■ **CHECK YOUR UNDERSTANDING**:
• 1. In the passage on Nevada taxes, when are the temporary taxes due to expire again?
• 2. Quote the passage on Nevada taxes word for word. Begin at the words "In his 2010" and stop after "Sandoval had proposed.".
• 3. List every year that the passage on Nevada taxes mentions, in the order they appear.

■ **PASSAGE**:
----------------

Gov. Brian Sandoval last week announced he will seek to extend for two more years some $620 million in “temporary” Nevada taxes — a 0.35 percentage-point increase in the sales tax rate and a near doubling of the payroll tax rate among them.

The payroll tax is particularly harmful to attempts to attract new high-paying jobs to Nevada, because it singles out for increased penalties businesses with skilled, highly paid personnel.

In his 2010 campaign, Mr. Sandoval opposed extending these tax increases, first enacted in 2009, arguing such a step would represent a tax hike, something he opposed. The Republican eventually relented in a deal with legislative Democrats at the end of the 2011 session after the state Supreme Court ruled local revenues couldn’t be diverted to the state general fund, as Gov. Sandoval had proposed.

Thus the taxes are due to expire again, this time in July 2013. But the governor now opposes allowing that to happen, arguing it would jeopardize funding for public schools and social services.

----------------

■ **SUPPLIED DATA**:
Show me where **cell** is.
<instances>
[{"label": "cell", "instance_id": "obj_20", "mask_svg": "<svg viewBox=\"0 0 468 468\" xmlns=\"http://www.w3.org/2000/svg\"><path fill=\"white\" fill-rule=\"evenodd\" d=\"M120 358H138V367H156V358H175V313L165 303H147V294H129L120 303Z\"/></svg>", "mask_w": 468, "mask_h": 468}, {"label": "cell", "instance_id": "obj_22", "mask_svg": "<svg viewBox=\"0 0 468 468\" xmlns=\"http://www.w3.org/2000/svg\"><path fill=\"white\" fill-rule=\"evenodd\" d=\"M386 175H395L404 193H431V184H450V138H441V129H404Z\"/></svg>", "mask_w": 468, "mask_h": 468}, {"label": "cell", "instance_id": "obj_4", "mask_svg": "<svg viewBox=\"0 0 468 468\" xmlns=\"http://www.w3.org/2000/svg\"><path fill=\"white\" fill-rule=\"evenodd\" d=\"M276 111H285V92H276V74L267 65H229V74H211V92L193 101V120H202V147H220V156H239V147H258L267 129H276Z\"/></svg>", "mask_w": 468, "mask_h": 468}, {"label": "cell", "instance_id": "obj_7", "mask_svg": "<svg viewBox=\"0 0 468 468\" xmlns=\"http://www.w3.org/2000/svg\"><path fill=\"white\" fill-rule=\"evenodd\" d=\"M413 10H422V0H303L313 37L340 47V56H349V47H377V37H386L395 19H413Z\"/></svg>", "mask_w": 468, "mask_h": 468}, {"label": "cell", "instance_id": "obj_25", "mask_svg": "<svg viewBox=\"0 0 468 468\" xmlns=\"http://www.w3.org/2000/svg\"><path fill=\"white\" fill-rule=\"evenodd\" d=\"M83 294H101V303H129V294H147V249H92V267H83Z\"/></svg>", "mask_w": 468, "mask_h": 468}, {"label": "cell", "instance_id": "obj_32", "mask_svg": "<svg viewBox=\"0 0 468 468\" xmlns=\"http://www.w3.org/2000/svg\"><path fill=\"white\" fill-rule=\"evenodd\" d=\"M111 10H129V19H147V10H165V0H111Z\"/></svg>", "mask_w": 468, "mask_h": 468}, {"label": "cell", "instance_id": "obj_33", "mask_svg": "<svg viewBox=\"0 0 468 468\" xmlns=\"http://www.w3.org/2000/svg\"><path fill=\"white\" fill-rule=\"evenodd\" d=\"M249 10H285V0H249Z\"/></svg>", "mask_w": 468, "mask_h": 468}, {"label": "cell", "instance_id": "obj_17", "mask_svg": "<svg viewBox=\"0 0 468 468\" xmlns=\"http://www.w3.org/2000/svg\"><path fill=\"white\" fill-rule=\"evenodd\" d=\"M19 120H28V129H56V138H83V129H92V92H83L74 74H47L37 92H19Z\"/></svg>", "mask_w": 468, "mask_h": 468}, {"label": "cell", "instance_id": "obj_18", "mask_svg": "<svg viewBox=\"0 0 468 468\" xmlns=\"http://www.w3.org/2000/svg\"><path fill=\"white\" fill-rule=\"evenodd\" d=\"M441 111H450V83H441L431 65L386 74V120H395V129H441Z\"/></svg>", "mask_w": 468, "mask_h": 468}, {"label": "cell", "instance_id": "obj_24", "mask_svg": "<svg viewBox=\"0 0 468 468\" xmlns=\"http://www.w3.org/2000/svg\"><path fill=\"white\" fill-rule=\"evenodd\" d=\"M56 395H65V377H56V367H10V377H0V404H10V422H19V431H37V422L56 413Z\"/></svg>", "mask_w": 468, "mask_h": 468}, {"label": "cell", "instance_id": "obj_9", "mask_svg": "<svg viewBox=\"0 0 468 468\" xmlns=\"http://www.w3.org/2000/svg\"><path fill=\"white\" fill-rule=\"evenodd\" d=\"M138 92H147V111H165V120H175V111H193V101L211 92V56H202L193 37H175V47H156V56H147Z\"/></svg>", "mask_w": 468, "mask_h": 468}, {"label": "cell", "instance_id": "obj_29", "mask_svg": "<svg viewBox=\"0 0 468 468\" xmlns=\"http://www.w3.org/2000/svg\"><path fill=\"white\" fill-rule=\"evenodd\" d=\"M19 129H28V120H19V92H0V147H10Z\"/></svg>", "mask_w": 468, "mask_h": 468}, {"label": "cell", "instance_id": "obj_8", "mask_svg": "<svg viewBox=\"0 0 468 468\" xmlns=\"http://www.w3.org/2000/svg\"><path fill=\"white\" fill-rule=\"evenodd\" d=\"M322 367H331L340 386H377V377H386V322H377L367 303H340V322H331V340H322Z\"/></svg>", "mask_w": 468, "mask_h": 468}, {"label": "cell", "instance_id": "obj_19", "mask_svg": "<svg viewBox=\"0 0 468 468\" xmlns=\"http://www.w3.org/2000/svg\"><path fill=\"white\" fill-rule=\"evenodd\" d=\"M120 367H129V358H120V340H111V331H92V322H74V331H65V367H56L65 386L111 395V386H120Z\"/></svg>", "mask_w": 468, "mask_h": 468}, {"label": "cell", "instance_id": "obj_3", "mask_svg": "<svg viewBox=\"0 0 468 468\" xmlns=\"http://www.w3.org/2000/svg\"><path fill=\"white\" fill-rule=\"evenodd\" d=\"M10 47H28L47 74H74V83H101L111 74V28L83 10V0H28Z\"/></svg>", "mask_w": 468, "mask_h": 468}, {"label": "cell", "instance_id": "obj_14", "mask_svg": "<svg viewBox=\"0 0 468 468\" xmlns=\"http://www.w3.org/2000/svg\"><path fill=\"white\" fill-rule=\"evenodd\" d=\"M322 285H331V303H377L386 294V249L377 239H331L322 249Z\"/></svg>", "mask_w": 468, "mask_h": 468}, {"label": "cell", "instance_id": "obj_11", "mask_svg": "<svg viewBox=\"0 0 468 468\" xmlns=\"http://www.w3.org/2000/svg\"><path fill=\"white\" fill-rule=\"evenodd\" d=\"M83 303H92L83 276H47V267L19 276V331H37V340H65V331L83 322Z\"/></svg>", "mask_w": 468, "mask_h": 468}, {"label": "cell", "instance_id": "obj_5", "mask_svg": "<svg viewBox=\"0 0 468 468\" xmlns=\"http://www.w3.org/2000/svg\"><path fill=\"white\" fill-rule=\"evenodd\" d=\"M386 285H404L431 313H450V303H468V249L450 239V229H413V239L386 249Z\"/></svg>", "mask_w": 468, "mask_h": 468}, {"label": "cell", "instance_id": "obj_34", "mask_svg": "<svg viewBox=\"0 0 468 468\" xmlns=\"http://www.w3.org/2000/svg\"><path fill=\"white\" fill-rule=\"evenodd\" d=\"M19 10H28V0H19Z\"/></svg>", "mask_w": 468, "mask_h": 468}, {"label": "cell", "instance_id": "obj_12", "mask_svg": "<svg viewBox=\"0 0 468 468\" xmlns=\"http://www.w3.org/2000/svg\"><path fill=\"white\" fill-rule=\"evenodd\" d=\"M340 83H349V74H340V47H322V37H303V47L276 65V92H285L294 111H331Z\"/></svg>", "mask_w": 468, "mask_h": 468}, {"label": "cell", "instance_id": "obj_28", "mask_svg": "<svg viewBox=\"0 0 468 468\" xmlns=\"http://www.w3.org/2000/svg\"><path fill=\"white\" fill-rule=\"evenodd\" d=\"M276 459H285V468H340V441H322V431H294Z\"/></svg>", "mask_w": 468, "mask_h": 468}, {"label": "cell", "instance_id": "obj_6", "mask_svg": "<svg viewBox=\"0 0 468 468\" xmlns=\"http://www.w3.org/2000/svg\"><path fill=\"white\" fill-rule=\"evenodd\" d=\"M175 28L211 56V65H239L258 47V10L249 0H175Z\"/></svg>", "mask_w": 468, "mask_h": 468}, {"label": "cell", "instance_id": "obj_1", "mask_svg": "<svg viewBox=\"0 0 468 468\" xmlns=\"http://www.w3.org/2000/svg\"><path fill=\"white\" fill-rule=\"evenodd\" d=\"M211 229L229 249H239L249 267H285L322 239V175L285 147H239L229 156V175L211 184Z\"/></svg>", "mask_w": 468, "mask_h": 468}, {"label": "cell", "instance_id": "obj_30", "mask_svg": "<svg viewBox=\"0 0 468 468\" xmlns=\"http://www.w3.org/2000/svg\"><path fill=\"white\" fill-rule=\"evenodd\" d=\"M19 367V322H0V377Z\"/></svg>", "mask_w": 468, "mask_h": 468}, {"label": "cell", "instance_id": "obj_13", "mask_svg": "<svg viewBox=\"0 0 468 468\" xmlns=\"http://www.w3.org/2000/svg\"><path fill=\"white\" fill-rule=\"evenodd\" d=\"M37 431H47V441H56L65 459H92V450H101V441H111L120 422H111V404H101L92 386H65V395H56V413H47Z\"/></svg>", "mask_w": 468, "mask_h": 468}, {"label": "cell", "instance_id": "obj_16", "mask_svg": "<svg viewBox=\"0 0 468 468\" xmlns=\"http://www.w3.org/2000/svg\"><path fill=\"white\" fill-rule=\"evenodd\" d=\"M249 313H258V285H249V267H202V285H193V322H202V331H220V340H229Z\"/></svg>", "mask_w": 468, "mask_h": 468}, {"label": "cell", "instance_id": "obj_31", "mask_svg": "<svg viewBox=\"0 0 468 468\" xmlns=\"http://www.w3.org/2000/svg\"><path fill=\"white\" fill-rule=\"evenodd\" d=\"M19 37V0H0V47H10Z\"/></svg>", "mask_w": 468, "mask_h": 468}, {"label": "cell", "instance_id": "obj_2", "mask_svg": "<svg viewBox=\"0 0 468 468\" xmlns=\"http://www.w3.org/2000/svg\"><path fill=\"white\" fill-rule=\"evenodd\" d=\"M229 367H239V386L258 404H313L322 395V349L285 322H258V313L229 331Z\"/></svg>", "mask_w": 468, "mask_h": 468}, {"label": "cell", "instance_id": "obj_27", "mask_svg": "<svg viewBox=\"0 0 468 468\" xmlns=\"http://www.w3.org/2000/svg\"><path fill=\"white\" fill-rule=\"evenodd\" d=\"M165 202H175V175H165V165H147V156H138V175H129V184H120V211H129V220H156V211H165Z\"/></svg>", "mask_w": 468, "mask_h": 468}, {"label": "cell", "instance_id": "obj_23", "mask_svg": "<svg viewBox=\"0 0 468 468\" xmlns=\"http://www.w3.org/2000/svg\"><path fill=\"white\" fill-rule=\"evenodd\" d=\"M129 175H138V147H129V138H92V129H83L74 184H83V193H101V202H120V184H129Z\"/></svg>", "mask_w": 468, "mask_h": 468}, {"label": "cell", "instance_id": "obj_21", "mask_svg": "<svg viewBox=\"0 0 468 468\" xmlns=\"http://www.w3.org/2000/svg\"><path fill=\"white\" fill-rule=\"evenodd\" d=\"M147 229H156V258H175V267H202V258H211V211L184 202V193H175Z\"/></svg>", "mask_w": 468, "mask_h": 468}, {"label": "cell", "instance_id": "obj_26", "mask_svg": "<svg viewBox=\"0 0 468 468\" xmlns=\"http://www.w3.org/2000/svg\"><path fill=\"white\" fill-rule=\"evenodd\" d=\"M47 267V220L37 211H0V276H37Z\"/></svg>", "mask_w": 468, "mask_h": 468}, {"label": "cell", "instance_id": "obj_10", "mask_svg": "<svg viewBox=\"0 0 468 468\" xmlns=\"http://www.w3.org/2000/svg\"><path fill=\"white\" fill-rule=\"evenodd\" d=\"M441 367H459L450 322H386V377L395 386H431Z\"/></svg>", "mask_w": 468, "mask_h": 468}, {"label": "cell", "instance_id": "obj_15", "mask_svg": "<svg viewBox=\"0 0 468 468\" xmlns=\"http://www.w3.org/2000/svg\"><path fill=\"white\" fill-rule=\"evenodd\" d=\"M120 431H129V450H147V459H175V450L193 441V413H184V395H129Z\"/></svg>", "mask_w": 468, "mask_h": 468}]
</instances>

----------------

■ **OUTPUTS IN ORDER**:
• 1. In July 2013.

• 2.
In his 2010 campaign, Mr. Sandoval opposed extending these tax increases, first enacted in 2009, arguing such a step would represent a tax hike, something he opposed. The Republican eventually relented in a deal with legislative Democrats at the end of the 2011 session after the state Supreme Court ruled local revenues couldn’t be diverted to the state general fund, as Gov. Sandoval had proposed.

• 3. 2010, 2009, 2011, 2013